Objective: To determine the prevalence of bovine leukemia virus (BLV) in beef bulls; evaluate the presence of BLV provirus DNA in blood, smegma, and semen samples; and analyze whether blood BLV proviral load was associated with differential blood cell counts.
Design: Observational cross-sectional study.
Animals: 121 beef bulls ≥ 2 years old from 39 Michigan herds.
Procedures: Blood, smegma, and semen samples were collected from each bull during a routine breeding soundness examination. An ELISA was used to detect serum anti-BLV antibodies. A coordination of common motifs-quantitative PCR assay was used to detect BLV provirus DNA in blood, smegma, and semen samples. Bulls with positive results on both the BLV serum ELISA and coordination of common motifs-quantitative PCR assay were considered infected with BLV.
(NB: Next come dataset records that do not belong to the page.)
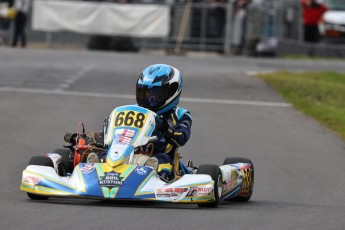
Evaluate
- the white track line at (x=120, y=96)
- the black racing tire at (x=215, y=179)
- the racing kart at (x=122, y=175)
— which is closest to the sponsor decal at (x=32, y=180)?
the racing kart at (x=122, y=175)

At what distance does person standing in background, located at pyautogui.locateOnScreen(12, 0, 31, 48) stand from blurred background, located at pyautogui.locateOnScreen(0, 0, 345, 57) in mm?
554

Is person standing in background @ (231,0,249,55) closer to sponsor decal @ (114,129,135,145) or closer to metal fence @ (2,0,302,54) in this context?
metal fence @ (2,0,302,54)

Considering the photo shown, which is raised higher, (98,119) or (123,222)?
(123,222)

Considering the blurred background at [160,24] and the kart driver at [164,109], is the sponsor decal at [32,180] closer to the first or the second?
the kart driver at [164,109]

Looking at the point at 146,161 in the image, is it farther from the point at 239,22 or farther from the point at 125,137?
the point at 239,22

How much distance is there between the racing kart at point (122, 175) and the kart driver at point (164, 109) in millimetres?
126

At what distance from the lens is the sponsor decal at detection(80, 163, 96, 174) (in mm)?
8523

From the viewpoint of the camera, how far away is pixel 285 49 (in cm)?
3428

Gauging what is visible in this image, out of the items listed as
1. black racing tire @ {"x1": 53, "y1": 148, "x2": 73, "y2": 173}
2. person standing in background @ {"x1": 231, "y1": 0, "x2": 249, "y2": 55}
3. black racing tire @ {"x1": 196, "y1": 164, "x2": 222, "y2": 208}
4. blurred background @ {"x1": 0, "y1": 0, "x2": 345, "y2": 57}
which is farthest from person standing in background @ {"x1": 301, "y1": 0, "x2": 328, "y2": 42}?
black racing tire @ {"x1": 196, "y1": 164, "x2": 222, "y2": 208}

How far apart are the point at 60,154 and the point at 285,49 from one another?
2522 centimetres

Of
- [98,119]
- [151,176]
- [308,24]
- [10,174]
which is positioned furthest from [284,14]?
[151,176]

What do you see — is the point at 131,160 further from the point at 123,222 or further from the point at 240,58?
the point at 240,58

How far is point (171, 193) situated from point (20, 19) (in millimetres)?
23257

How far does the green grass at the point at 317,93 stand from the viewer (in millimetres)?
17984
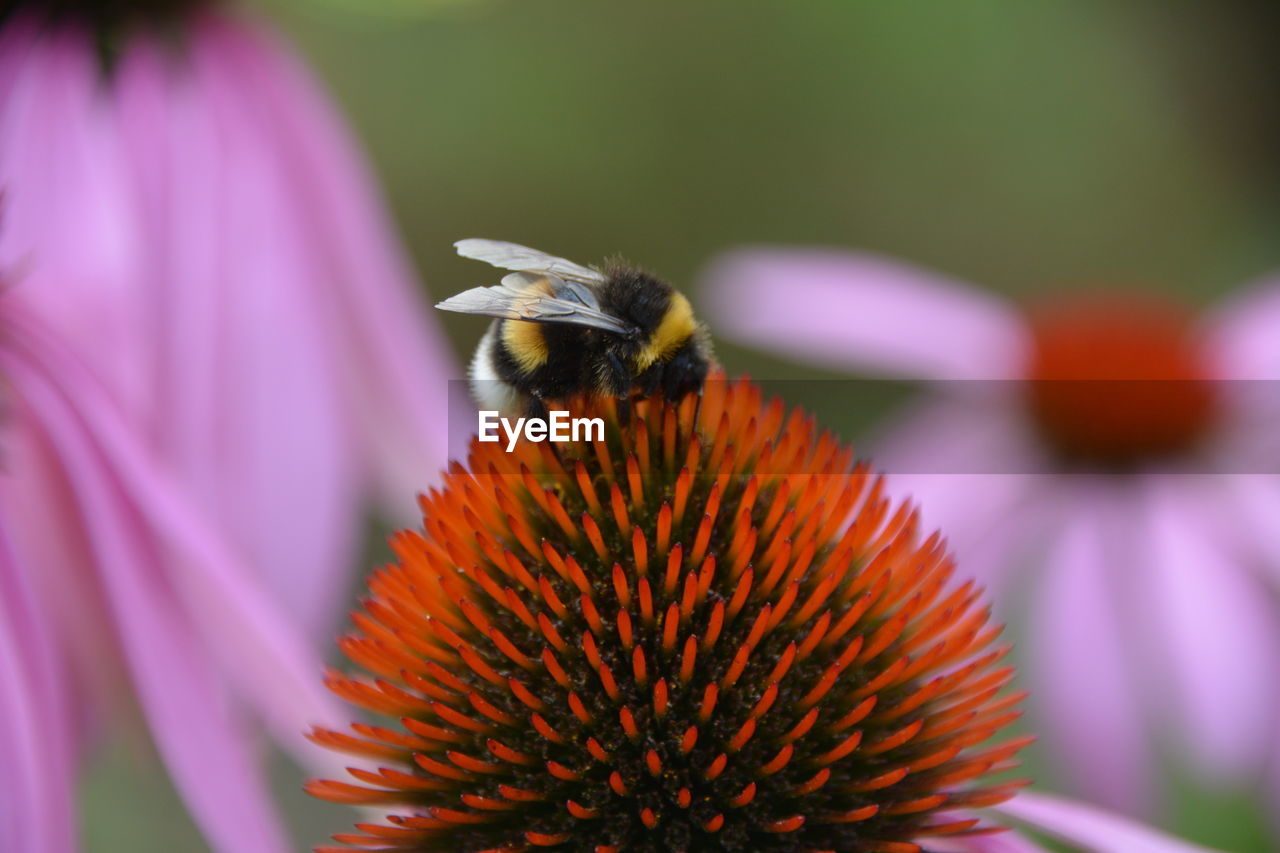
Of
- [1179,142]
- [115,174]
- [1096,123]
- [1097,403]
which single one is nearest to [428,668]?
[115,174]

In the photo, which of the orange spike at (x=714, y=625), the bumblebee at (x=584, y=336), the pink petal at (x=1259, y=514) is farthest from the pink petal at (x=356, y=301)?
the pink petal at (x=1259, y=514)

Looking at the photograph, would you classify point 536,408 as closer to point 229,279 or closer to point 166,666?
point 166,666

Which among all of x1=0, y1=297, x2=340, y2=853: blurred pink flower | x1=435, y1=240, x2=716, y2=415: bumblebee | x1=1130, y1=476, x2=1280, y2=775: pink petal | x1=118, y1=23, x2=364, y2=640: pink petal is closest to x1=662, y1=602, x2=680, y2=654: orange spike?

Results: 19 of 39 (48.7%) herds and 54 of 121 (44.6%) bulls were infected with BLV. Provirus DNA was detected in the blood of all 54 and in smegma of 4 BLV-infected bulls but was not detected in any semen sample. Lymphocyte count was significantly greater in BLV-infected bulls than in uninfected bulls. The proportion of BLV-infected bulls with lymphocytosis (16/54 [29.6%]) was greater than the proportion of uninfected bulls with lymphocytosis (6/67 [9%]). Lymphocyte count was positively associated with BLV proviral load in BLV-infected bulls.
Conclusions and clinical relevance: Results indicated that almost half of beef bulls and herds were infected with BLV, and BLV provirus DNA was detected in the smegma of some BLV-infected bulls. Bulls may have an important role in BLV transmission in beef herds.